> 作業目標
**1)** 本文によると、1996年3月に欧州アジア会合が開かれる都市はどこか。
**2)** 本文のドイツ産業連盟(BDI)との共同声明で「重要である」と述べられている事柄をすべて挙げよ。

> 本文

──────

欧州産業連盟(UNICE)との共同声明(骨子・全文はこちら

  1. 経団連とUNICEは、日欧経済関係の進展と多角的貿易体制の維持・強化に関して協力してきた。
  2. 日欧の社会経済システムは、変化する世界経済への適応性をなくしている。
  3. 経団連とUNICEは規制改革・規制の簡素化のためのアクションが必要であると考えている。
  4. 1996年3月バンコクで開催される欧州アジア会合は両地域の関係強化の重要な第一歩である。
  5. 両団体は以下の事項について共通の見解をもつ。
    1. 多角的貿易体制を支持し、ウルグアイ・ラウンド合意の完全実施を求める。またウルグアイ・ラウンドで積み残された問題への取り組み、新規加盟国のコミットメントを支持する。
    2. 開かれた二国間・地域的枠組みは貿易投資を促進する。ただし、WTOに整合的なものでなければならない。
    3. 海外直接投資に関する多国間協定の策定を支持する。
    4. 両団体は、経団連とUNICEは、既存の人的交流プログラムを強化するよう政府に訴えていく。
    5. 日欧産業協力の強化を支持する。
  6. 両団体は、市場経済への移行に取り組んでいる国への協力を強化すべきことを主張する。
  7. 政府がこの提言を実施するよう両団体は必要な手続きをとる。

ドイツ産業連盟(BDI)との共同声明(骨子・全文はこちら

  1. 両団体は、環境税は、生産コストに与えるネガティブな効果に比べ、生態系保護に対する効果は極めて少ないことに合意する。
  2. 環境保護のためには、官民協力が重要である。地球温暖化防止に対しては自主的合意が重要である。
  3. 一国のみの努力や強制に基づくものは、地球温暖化防止に対する責任あるアプローチではない。環境保護に対しては、技術移転が重要である。
  4. しかし、技術移転のためには、適切な法的枠組みと政治的リーダーシップが不可欠である。日独の産業界は、CO2削減のための共同実施に協力する用意がある。
  5. 地球温暖化防止にあたっては、原子力エネルギーが重要である。

──────

> 提供資料
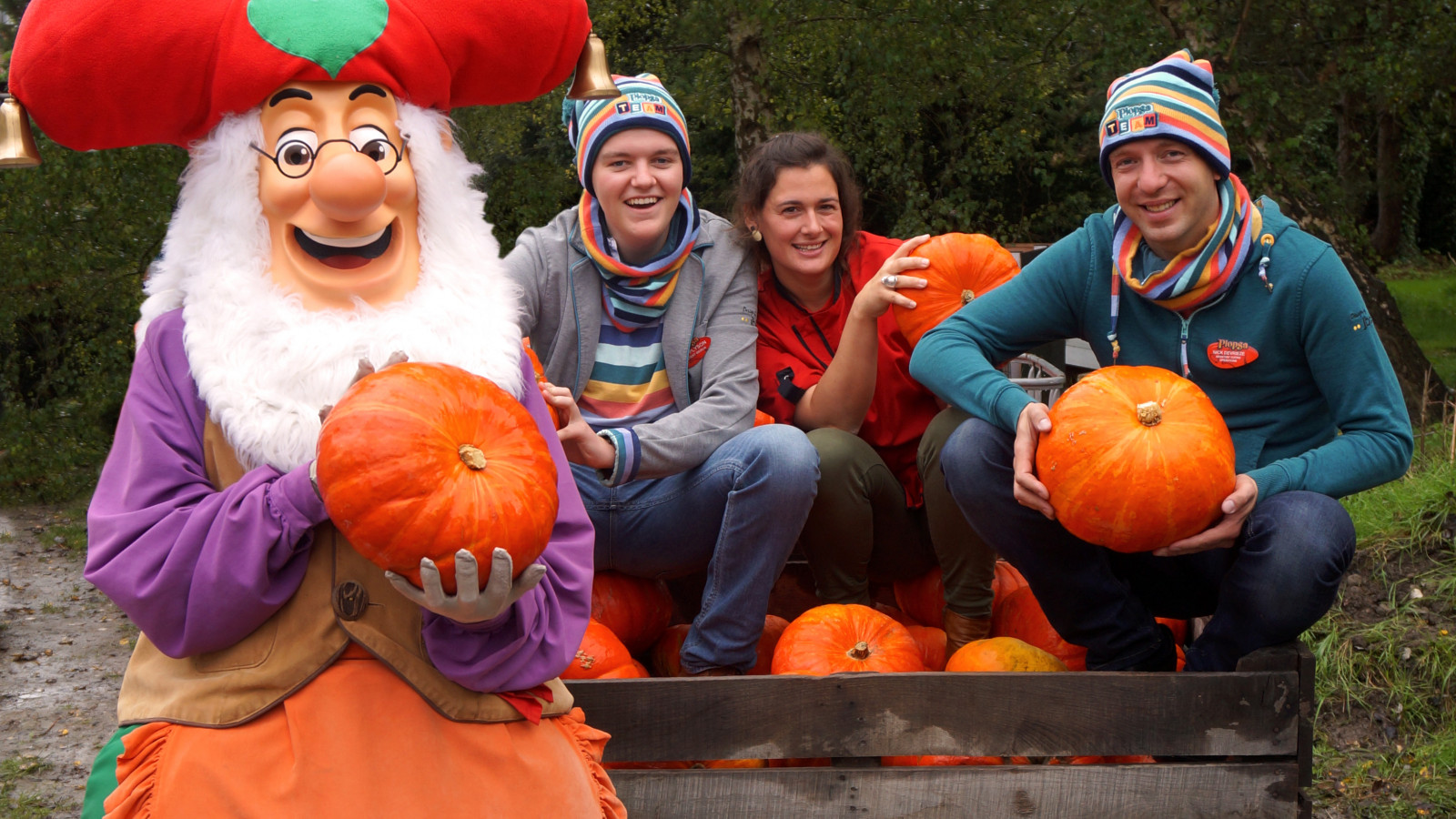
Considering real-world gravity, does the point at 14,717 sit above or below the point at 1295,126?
below

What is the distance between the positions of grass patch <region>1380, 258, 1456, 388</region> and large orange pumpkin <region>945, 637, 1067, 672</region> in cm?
607

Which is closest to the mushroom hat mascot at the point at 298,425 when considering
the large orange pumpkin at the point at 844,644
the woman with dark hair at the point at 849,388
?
the large orange pumpkin at the point at 844,644

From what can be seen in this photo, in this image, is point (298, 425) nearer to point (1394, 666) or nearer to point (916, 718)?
point (916, 718)

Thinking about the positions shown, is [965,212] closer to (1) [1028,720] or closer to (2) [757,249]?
(2) [757,249]

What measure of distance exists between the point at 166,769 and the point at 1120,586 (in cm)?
203

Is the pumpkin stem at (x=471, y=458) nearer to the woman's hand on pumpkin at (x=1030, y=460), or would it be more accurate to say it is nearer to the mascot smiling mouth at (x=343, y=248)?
the mascot smiling mouth at (x=343, y=248)

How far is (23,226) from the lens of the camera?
7309 mm

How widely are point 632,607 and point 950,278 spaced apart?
4.05ft

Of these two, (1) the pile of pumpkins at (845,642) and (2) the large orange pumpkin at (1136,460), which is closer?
(2) the large orange pumpkin at (1136,460)

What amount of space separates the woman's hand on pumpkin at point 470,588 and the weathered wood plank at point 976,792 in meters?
1.03

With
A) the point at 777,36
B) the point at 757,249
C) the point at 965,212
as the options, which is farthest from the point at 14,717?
the point at 965,212

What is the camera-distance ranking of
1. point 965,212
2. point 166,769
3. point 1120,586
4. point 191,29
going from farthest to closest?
point 965,212
point 1120,586
point 191,29
point 166,769

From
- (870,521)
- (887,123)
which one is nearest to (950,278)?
(870,521)

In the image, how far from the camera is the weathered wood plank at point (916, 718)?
2.58m
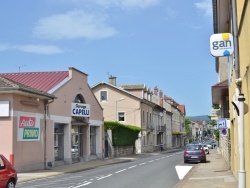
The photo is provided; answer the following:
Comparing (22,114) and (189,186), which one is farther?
(22,114)

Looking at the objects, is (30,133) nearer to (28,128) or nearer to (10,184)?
(28,128)

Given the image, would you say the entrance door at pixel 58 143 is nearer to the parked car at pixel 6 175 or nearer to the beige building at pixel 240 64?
the beige building at pixel 240 64

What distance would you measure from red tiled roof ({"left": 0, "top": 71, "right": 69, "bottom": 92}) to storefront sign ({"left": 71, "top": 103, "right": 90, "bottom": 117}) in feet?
8.55

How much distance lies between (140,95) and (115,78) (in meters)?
4.83

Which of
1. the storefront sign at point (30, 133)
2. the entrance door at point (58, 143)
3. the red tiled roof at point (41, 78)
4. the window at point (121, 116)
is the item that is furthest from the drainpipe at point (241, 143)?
the window at point (121, 116)

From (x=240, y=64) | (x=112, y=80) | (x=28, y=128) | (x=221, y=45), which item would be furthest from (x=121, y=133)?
(x=221, y=45)

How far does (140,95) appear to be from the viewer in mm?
65250

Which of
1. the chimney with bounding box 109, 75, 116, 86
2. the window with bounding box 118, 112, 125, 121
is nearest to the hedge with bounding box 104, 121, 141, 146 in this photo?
the window with bounding box 118, 112, 125, 121

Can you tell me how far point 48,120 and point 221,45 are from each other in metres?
22.1

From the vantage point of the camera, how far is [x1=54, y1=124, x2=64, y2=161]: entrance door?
31.9 metres

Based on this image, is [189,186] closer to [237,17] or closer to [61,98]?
[237,17]

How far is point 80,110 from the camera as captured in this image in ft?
116

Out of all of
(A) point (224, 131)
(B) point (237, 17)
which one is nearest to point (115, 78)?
(A) point (224, 131)

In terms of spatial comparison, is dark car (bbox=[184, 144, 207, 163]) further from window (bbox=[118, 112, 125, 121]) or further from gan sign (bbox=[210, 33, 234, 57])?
window (bbox=[118, 112, 125, 121])
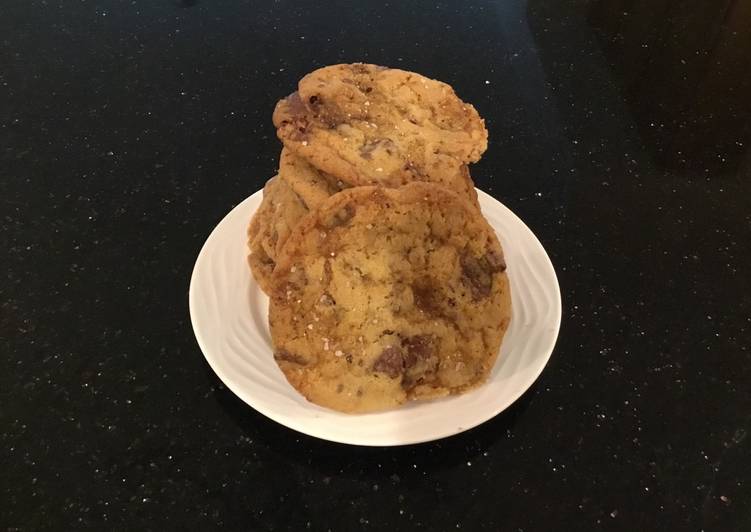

──────

> タスク別回答
**1)** バンコク

**2)**
- 官民協力（環境保護のため）
- 自主的合意（地球温暖化防止に対して）
- 技術移転（環境保護に対して）
- 原子力エネルギー（地球温暖化防止にあたって）